Beruf Agentur vermeldet gute Situation für Bewerber

Die Situation auf dem Ausbildungsmarkt ist für viele junge Menschen auch 2012 positiv. Zu dieser Schlussfolgerung kommen die Partner des Ausbildungspaktes und die Bundesagentur für Arbeit nach dem Ende des Berufsberatungsjahres. Zur Sicherung des Fachkräftebedarfs und unterstützt durch die stabile konjunkturelle Lage haben die Betriebe ihr Ausbildungsangebot erneut leicht erhöht. Gleichzeitig ist die Zahl der Bewerber bundesweit leicht gestiegen. In vielen Branchen und Regionen konnten Betriebe jedoch keine passenden Bewerber finden. Die Region Südwestsachsen vermeldet entgegen dem bundesweiten Trend weniger Bewerber bei steigendem Lehrstellenangebot, was den Kampf um den Nachwuchs härter werden lässt:. "Betriebe, Berufsschulen und Gymnasien werben alle zugleich um die Absolventen der Mittelschulen.
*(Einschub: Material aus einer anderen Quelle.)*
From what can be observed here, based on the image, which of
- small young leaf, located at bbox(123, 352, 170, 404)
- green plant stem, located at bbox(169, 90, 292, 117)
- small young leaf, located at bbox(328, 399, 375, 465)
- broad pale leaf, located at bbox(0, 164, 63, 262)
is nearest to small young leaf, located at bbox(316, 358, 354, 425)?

Wir beobachten einen Trend zu weiterführenden Schulen wie Gymnasien und Fachoberschulen. So schrumpft die Zahl der Ausbildungsbewerber zusätzlich", sagt Christiane Müller, Bereichsleiterin Berufsberatung der Agentur für Arbeit Chemnitz. "Schüler mit schwachen Noten haben es zudem deutlich schwerer, sich im Bewerbungsverfahren zu behaupten. Es ist jedoch erste Wahl, möglichst jedem Interessenten direkt zum Lehrvertrag zu verhelfen und Warteschleifen zu vermeiden. Ich empfehle unseren Unternehmen, sich schneller als früher für ihren künftigen Azubi zu entscheiden und auch Leistungsschwächeren eine Chance zu geben."
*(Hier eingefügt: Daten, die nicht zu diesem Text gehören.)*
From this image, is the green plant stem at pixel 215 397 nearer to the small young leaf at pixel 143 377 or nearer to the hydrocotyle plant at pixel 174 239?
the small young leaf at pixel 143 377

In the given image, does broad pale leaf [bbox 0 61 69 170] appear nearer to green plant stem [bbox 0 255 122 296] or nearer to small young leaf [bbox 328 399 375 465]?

Zur Unterstützung finanziert die Arbeitsagentur leistungsschwächeren Azubis Nachhilfeunterricht vom ersten Tag der Ausbildung an. Müller: "Chemnitz und Umgebung bietet sehr gute Angebote für Ausbildung. Gemeinsam mit den Unternehmen müssen wir alles daran setzen, die Abwanderung Jugendlicher zu verhindern."